The first is that the cost of automation has come down, putting it in reach of more end users. “In the wholesale pharmaceuticals industry, a company automated when they reached $1 billion a year in sales or 25,000 lines picked a day,” Halket says. “Today, that industry can justify automation with $500 million in sales and 14,000 lines a day.”
The second is the variability of the workforce. “In places like Calgary, Edmonton and Alberta, everyone goes to work in the oil fields when the price of oil goes past $100 a barrel,” Halket says. “Automation is being used in places like that to stabilize the workforce.”
A third is the absolute need for accuracy. “The cost of handling an inaccurate order is pretty high,” Halket says. “If you ship 13,000 cartons a day with a 94 percent accuracy rate, you’re re-handling about 780 cartons a day because of mistakes. That’s pretty expensive.”
Finally, it’s about space. “Just finding space close to a major urban area is pretty hard these days if you need to put down a 1-million-square-foot warehouse,” he says. “A compressed footprint is a greener facility.”
Smaller and more frequent deliveries
Mike Khodl, vice president for solution development for Dematic North America, sees a market in which automation with a higher level of complexity as a normal part of the solution is increasing compared to where we were as recently as two to three years ago.
Like his competitors, Khodl attributes the interest in robotics, mini-load automated storage and retrieval systems and shuttles to the explosive demand for piece picking. And while e-commerce is a major character in that story, so is the demand for smaller and more frequent deliveries to store fronts, especially in urban areas.

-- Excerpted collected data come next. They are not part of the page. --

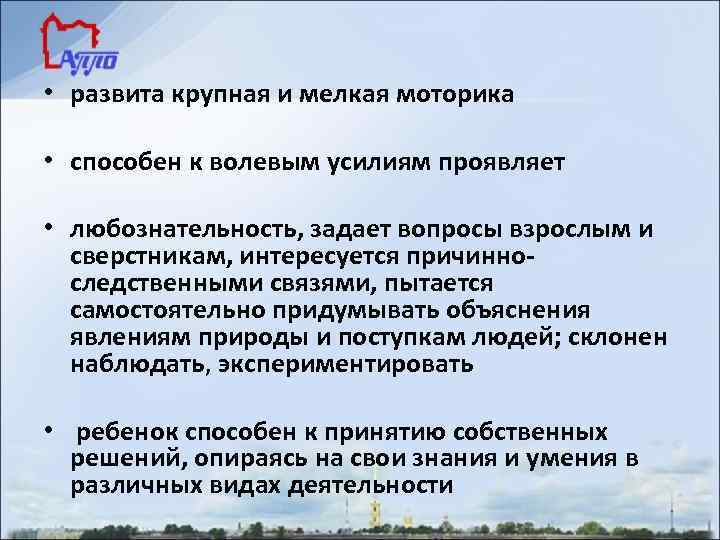 АППО

• развита крупная и мелкая моторика

• способен к волевым усилиям проявляет

• любознательность, задает вопросы взрослым и сверстникам, интересуется причинно-следственными связями, пытается самостоятельно придумывать объяснения явлениям природы и поступкам людей; склонен наблюдать, экспериментировать

• ребенок способен к принятию собственных решений, опираясь на свои знания и умения в различных видах деятельности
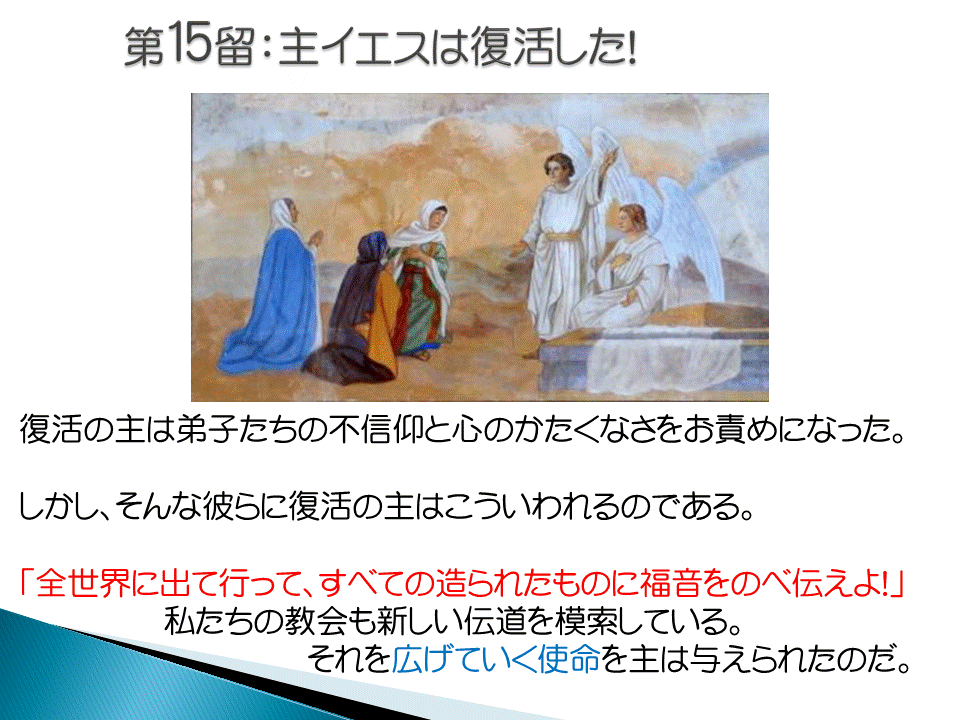 第15留：主イエスは復活した!

復活の主は弟子たちの不信仰と心のかたくなさをお責めになった。

しかし、そんな彼らに復活の主はこういわれるのである。

「全世界に出て行って、すべての造られたものに福音をのべ伝えよ!」
私たちの教会も新しい伝道を模索している。
それを広げていく使命を主は与えられたのだ。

“If a store is getting a pallet, it’s a mixed pallet. Instead of a case, it’s getting a tote with eaches. And they’re loading the trailer in the reverse order of the stops so they can sequence the deliveries,” says Khodl. That, he adds, assumes that a retailer is even sending out a full trailer. Increasingly, retailers are going to smaller trucks and vans because of congestion in urban areas. “All of that requires more touches in the distribution center, which means we have to find new ways to be more efficient to reduce costs,” says Khodl.

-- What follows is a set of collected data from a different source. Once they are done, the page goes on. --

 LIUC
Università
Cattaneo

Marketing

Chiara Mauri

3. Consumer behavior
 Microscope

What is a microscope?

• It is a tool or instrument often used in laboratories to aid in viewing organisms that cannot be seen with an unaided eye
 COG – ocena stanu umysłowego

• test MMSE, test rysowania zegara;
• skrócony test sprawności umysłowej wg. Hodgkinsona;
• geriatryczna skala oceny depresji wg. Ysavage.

What will drive automation in the future? Khodl thinks urban congestion will play a major role. “By 2020, there will be 20 mega cities on the planet with 20 million people,” he says. “If Los Angeles, Cairo, New York, London, Frankfurt, Dubai, and Shanghai are all mega cities, how are we doing to do distribution into those cities?”
The answer, he adds, is that distribution will have to be space-saving, efficient, and use as little labor as possible. “We’ll have to put facilities near these cities, which means that land and labor is going to be expensive,” Khodl says. “And, in an e-commerce world, that’s going to mean more piece-picking solutions. I think we’re just seeing the tip of that iceberg.”